[Data extracted from a collection]
┌────────

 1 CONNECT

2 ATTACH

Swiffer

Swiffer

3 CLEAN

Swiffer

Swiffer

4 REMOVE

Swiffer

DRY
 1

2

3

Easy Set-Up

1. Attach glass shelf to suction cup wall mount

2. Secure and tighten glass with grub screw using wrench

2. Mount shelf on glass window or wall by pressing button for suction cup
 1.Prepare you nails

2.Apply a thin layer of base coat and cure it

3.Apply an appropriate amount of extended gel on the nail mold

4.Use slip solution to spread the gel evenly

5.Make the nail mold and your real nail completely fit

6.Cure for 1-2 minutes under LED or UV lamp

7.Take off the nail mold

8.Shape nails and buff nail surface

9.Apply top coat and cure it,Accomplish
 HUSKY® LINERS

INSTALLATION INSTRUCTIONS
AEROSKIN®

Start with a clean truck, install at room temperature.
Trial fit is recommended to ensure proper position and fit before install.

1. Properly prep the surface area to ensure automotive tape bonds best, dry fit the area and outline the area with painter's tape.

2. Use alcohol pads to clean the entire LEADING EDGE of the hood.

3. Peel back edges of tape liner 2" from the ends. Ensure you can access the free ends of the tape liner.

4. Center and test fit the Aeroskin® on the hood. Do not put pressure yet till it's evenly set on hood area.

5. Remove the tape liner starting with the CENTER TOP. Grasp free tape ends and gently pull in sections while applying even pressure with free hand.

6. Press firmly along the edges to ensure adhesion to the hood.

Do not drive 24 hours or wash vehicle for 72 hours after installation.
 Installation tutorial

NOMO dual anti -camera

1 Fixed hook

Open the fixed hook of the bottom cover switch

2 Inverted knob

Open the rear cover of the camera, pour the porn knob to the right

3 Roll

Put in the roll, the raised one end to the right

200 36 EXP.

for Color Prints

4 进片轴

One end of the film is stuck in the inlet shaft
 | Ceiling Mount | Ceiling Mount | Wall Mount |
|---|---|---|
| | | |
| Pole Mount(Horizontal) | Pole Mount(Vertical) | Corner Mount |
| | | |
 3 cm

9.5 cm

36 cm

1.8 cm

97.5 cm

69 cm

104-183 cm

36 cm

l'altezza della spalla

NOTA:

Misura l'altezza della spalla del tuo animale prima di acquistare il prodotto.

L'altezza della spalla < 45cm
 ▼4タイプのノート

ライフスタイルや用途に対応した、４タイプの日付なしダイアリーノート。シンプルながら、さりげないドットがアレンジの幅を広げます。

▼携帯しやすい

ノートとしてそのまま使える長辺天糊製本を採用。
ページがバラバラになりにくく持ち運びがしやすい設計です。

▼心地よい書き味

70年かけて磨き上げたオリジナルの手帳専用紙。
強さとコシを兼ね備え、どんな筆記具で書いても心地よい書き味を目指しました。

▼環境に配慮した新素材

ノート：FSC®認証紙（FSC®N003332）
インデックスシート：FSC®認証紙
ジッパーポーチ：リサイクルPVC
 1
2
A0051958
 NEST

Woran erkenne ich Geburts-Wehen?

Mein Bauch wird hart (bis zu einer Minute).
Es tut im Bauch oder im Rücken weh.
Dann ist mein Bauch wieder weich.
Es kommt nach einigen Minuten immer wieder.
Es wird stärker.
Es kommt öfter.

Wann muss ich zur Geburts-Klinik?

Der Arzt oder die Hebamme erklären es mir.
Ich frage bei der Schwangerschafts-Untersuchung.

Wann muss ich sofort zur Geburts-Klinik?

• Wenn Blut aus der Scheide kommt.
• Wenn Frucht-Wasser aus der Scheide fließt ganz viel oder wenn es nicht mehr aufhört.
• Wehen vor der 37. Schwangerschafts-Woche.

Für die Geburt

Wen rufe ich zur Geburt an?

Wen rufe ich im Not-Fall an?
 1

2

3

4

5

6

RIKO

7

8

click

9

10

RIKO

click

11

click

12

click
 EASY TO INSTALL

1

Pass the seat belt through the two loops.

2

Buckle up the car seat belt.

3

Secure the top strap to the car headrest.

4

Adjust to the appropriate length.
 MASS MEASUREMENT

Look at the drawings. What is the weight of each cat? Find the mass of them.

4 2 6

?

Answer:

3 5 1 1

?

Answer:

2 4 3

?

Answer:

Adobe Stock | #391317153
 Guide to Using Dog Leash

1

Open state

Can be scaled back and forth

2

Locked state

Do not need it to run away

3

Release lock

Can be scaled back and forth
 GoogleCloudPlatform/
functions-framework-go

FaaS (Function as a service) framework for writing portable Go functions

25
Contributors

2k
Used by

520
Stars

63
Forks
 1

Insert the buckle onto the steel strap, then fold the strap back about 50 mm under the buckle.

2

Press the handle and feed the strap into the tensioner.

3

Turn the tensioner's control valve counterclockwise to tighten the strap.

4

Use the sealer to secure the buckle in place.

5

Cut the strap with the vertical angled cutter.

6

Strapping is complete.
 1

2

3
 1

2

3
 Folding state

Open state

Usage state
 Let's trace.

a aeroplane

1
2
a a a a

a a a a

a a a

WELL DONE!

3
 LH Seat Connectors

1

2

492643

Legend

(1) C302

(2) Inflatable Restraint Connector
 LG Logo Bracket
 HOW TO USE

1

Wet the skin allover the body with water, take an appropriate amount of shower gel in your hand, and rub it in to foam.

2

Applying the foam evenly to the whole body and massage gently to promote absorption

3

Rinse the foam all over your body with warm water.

└────────

Exercise directions
The reply should consist solely of the lines above from the one that has "Es tut im Bauch oder im Rücken weh." through the one that has "Wann muss ich sofort zur Geburts-Klinik?", reproduced exactly.

Exercise result
Es tut im Bauch oder im Rücken weh.
Dann ist mein Bauch wieder weich.
Es kommt nach einigen Minuten immer wieder.
Es wird stärker.
Es kommt öfter.

Wann muss ich zur Geburts-Klinik?

Der Arzt oder die Hebamme erklären es mir.
Ich frage bei der Schwangerschafts-Untersuchung.

Wann muss ich sofort zur Geburts-Klinik?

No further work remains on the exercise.